Everyone likes the beach, but unless you live right on it, you have to get there somehow, and that generally means driving—using the essential infrastructure that America built over decades to connect our country. Likewise, we all like and often need to use our smartphones to access information, social media, and other types of applications—but this, too, relies on an infrastructure that is often invisible but no less important. Without it, wireless technology would simply not work.The wireless infrastructure association—PCIA—gathered in Orlando earlier this week. Their meeting offered a good opportunity to take a hard look at the industry’s infrastructure, the businesses supporting it, where it is going, and what we need to do to ensure that wireless technology continues to improve and become more reliable.

We have become used to having all that wireless devices can offer in the palm of our hand. But just as most Americans don’t think about the structural integrity of the bridges and highways we travel, many don’t think about the infrastructure necessary to support mobile broadband and the wireless devices it enables. As Jonathan Adelstein, the newly named President and CEO of PCIA, notes, “once you are used to broadband, there is no going back.” But even as we expect better service, faster delivery, and continuing innovation, the underlying infrastructure that makes wireless work has to be expanded and upgraded to support our needs.

Demand for wireless data—voice, video, games, apps, etc.—is growing exponentially. Data traffic grew by 300 percent last year and is expected to rise 16-fold in the next four years, driven by the rapid adoption of smartphones and tablets. That high demand can be met only by a modern wireless network that can handle ever higher levels of data traffic and provide the reliable service that consumers demand. The increasing demand for wireless technology creates capacity constraints on the wireless networks. And that’s an issue for everyone. As FCC Chairman Julius Genachowski noted at the conference, wireless dead zones are both quality of life and public safety issues. It’s critically important to address this problem now.

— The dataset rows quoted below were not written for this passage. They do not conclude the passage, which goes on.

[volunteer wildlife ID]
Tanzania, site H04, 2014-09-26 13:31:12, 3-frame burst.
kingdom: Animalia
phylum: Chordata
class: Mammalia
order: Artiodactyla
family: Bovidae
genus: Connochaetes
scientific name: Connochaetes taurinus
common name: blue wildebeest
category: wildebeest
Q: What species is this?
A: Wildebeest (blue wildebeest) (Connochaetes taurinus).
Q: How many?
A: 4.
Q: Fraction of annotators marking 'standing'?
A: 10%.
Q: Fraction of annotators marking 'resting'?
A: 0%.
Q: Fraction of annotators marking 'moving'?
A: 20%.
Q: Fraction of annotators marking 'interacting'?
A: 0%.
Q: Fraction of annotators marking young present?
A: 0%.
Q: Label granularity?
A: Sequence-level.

Not only do we need to make more spectrum available for wireless innovators and providers, but we need to continue encouraging broadband providers to upgrade and deploy additional physical infrastructure to support wireless.  Wireless infrastructure includes towers and new technologies such as small “femtocells” and distributed antenna networks that make more efficient use of the spectrum we already have. As was discussed in Orlando, spectrum auctions are also an important way to get spectrum into the hands of users quickly.

The wireless industry is currently upgrading to a technology called “4G LTE,” or fourth-generation. For mobile users, these networks also have the potential to expand mobile phone capability, offering faster connections, new mobile services and applications, and improved coverage.

These improvements, however, can only occur if networks are built, maintained and upgraded. Today the wireless industry is an investment juggernaut, deploying an estimated $27 billion in capital improvements in only the last year.  That investment sustains hundreds of thousands of jobs nationwide. It means jobs for those who deploy and upgrade these new systems and who are hired to build network infrastructure across the country. It also means jobs for network operators and those who sell smartphones and associated technology. The tasks involved in these jobs include everything from digging foundations and building the towers to designing the fiber network that will sustain the wireless needs of the future. This “job count” does not include the many ancillary jobs that wireless indirectly supports.

Fortunately, building high-speed networks is a top priority for both the private and public sector. If we do not repurpose additional spectrum or if we fail to build towers and other infrastructure investment will suffer, and the wireless ecosystem will be affected – including the quality of your wireless experience. Thus, policymakers should encourage investment and provide a regulatory environment that favors the digital revolution.

As I recently said in a statement that you can check out here, solving the wireless spectrum crunch is the great infrastructure challenge of our day. Investment in technology and the infrastructure that supports it can lead not only to jobs and to economic development across the nation but can also provide unforeseen technology and services that benefit consumers.